All Products
Search
Document Center

Container Service for Kubernetes:Access services using Gateway with Inference Extension

Last Updated:Mar 18, 2026

The Gateway API is the next-generation routing and load balancing API for Kubernetes. This topic describes how to configure HTTP routes, modify request headers, and distribute requests by weight within an ACK Edge cluster using the Gateway with Inference Extension component.

How it works

The Gateway with Inference Extension component is based on the Envoy Gateway project and supports all basic features of the Gateway API and Envoy Gateway extension resources.

The Envoy Gateway architecture includes:

  • Control plane: The control plane consists of the Envoy Gateway component.

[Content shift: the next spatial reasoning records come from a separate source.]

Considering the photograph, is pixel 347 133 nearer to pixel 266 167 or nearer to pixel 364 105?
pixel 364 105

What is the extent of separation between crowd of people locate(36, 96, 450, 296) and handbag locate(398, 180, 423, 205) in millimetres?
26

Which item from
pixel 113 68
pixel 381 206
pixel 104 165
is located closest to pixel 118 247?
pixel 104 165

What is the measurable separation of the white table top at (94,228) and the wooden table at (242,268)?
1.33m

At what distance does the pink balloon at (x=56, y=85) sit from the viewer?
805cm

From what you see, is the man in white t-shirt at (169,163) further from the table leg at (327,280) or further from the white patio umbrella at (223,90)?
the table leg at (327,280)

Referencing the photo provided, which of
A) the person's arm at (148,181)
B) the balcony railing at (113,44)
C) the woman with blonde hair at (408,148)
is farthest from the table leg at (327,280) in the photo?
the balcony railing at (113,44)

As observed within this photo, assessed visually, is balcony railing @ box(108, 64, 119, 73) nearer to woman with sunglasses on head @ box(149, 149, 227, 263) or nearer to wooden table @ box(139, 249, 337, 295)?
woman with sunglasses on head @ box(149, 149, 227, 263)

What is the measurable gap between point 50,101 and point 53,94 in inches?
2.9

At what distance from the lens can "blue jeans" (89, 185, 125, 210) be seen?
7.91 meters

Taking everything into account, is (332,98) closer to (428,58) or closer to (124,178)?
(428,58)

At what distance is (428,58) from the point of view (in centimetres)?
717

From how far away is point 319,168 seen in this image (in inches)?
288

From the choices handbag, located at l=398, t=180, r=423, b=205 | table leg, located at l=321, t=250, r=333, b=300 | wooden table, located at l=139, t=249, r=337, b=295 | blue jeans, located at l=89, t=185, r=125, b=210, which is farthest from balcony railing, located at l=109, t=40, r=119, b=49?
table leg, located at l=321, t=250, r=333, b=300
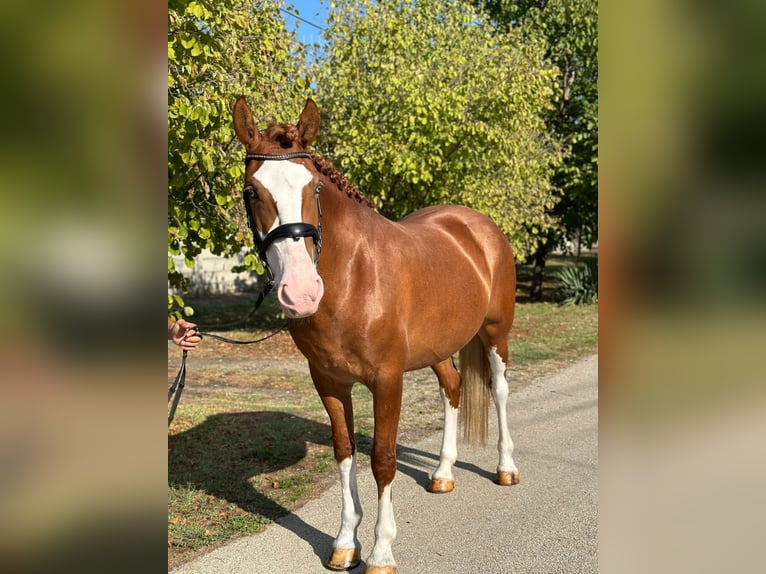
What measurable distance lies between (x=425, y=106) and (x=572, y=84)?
8219mm

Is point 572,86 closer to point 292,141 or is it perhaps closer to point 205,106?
point 205,106

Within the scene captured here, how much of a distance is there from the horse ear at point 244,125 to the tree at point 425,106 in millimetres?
6791

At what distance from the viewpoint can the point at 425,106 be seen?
948cm

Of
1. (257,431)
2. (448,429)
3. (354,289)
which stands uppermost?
(354,289)

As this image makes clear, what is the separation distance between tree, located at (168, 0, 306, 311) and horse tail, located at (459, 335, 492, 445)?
77.0 inches

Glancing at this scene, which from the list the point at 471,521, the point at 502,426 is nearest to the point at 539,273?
the point at 502,426

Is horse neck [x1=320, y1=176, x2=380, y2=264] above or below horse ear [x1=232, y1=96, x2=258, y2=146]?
below

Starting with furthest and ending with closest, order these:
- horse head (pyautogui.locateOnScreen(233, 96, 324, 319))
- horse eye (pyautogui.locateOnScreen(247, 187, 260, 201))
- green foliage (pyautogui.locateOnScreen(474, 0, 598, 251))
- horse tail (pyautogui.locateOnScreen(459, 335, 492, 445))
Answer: green foliage (pyautogui.locateOnScreen(474, 0, 598, 251)) < horse tail (pyautogui.locateOnScreen(459, 335, 492, 445)) < horse eye (pyautogui.locateOnScreen(247, 187, 260, 201)) < horse head (pyautogui.locateOnScreen(233, 96, 324, 319))

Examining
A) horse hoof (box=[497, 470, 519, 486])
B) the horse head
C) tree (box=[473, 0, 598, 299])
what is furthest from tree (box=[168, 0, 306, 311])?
tree (box=[473, 0, 598, 299])

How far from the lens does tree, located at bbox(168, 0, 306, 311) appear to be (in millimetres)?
3824

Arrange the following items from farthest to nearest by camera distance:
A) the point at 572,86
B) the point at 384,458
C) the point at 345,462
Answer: the point at 572,86, the point at 345,462, the point at 384,458

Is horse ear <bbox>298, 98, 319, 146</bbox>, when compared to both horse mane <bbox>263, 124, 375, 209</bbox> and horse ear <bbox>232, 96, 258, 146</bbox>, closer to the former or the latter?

It listens for traffic rules within the cluster, dynamically creates and manages Envoy proxy instances, and updates forwarding rules in real time. The control plane does not directly forward service traffic.

  • Data plane: The data plane consists of Envoy proxy instances. It processes and forwards service traffic.

In an ACK Edge cluster, the deployment method for Envoy Gateway differs from that in a standard ACK cluster:

Differences

Standard ACK

ACK Edge

Service exposure method

LoadBalancer

NodePort

Control plane deployment

Cluster-level

One set deployed per node pool

Data plane deployment

Cluster-level

Deployed by node pool

Multiple node pools

Share one gateway

A separate gateway must be created for each node pool

Service topology

No configuration required

Requires the openyurt.io/topologyKeys annotation

The current deployment is configured with a node pool distribution policy. You can adjust the number of replicas in component management to ensure that at least one control plane replica runs in each node pool.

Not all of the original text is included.